Los diálogos tienen marcadas oscilaciones, que podrían resultar un tanto desconcertantes para algunos espectadores. Hay de todo. Desde charlas íntimas desarrolladas con total naturalismo, hasta pasajes más afectados en donde el texto adquiere los más subrayados ribetes característicos del culebrón. En ningún caso, se trata de una indefinición de tono por parte del guión escrito por el propio Trapero, en colaboración con Alberto Rojas Apel. Si hay algo admirable en esta película, es la plena convicción y auto conciencia de cada uno de los caminos que elige.
Entre las bifurcaciones que plantea La Quietud, también está aquello que subyace en las sombras durante buena parte del relato. Afortunadamente, el film no incurre en el lugar común del flashback explicativo sobre el pasado de la familia protagonista. De manera tan atípica como magistral, la película funciona tanto en un primer tramo en el que reina una lograda atmósfera de incomodidad intercalada con desatadas escenas pasionales, como en la recta final cuando Trapero decide poner los trapitos al sol y esclarecer el origen del infierno.
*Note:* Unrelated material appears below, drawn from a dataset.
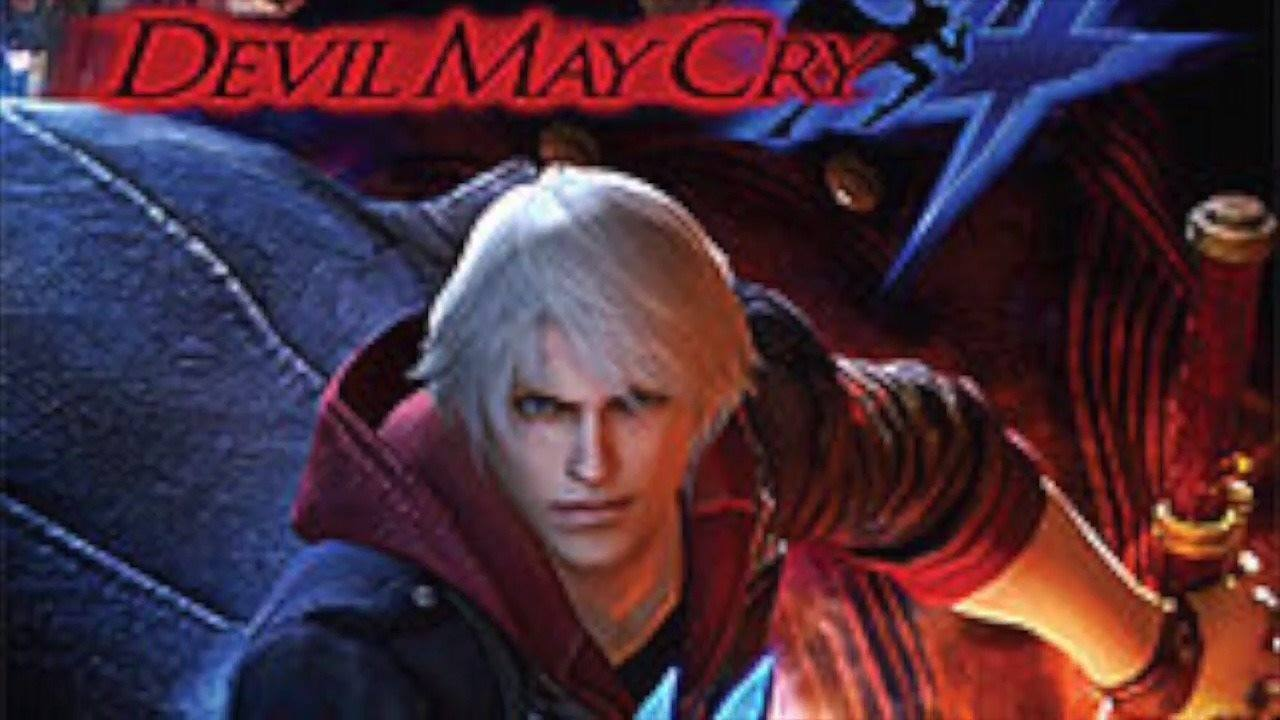Sexuality and Romance in Devil May Cry 4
En un melodrama promedio, un cierre que explicite todas las causas del mal, equivale a una fórmula tan desgastada como automatizada. En cambio aquí, ese desenlace funciona porque Pablo Trapero lo encara sin quedar a medias tintas, yendo de lleno a la catarsis más visceral. La escena de una crispada Esmeralda revelándole a Mia lo más terrible que una madre podría confesar a su hija, alcanza el nivel de contundencia necesario, porque está capitaneada por una enorme actriz como Graciela Borges, que se apodera de un largo plano sin cortes con un grado de potencia y precisión descomunal.
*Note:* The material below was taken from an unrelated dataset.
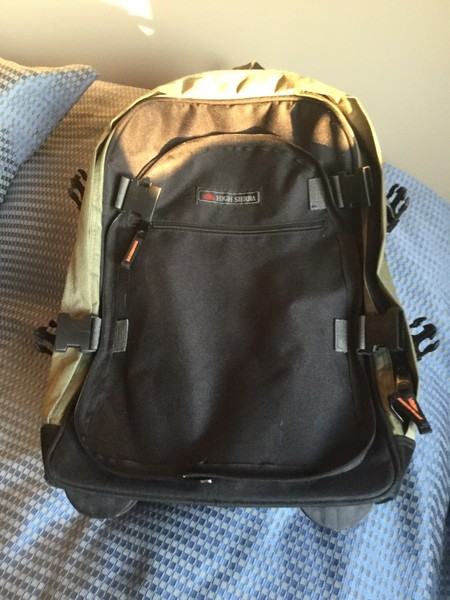 392b4026f5fd Back pack suitcase - Castanet Classifieds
Esta historia, absolutamente dominada por sus tres mujeres protagónicas, asume una audacia poco habitual en el cine argentino, que generalmente ubica a los hombres en el centro de la escena. En esta oportunidad, reconocidos nombres como Edgar Ramírez y Joaquín Furriel, funcionan como meros satélites de las féminas que van al frente en cada una de las decisiones de la trama. A su vez, la película es doblemente osada si tenemos en cuenta que su director venía del arrasador éxito de taquilla de El Clan, que llevó a más de dos millones y medio de espectadores a las salas. La Quietud en cambio, tuvo un lanzamiento a gran escala en más de 200 cines del país, y una tibia recaudación durante su primer fin de semana, que luego se vio reforzada con su reprogramación en circuitos alternativos.
Pablo Trapero se inclina esta vez por una jugada arriesgada, que no cuenta con el gancho comercial que de antemano tenía su versión de los crímenes de la familia Puccio. En un film de considerable presupuesto como este flamante estreno, las compañías productoras, entre las que se encuentra Matanza Cine, fundada por el realizador y su pareja (Martina Gusmán), corren el riesgo de no salir bien paradas en términos de rentabilidad. Mientras tanto, como expresión de nobleza, el cine siempre gana cuando sus grandes creadores deciden salir de la zona de confort.
La Quietud / Argentina / 2018 / 117 minutos / Apta para mayores de 16 años con reservas / Dirección: Pablo Trapero / Con: Martina Gusmán, Bérénice Bejo, Graciela Borges, Edgar Ramírez y Joaquín Furriel.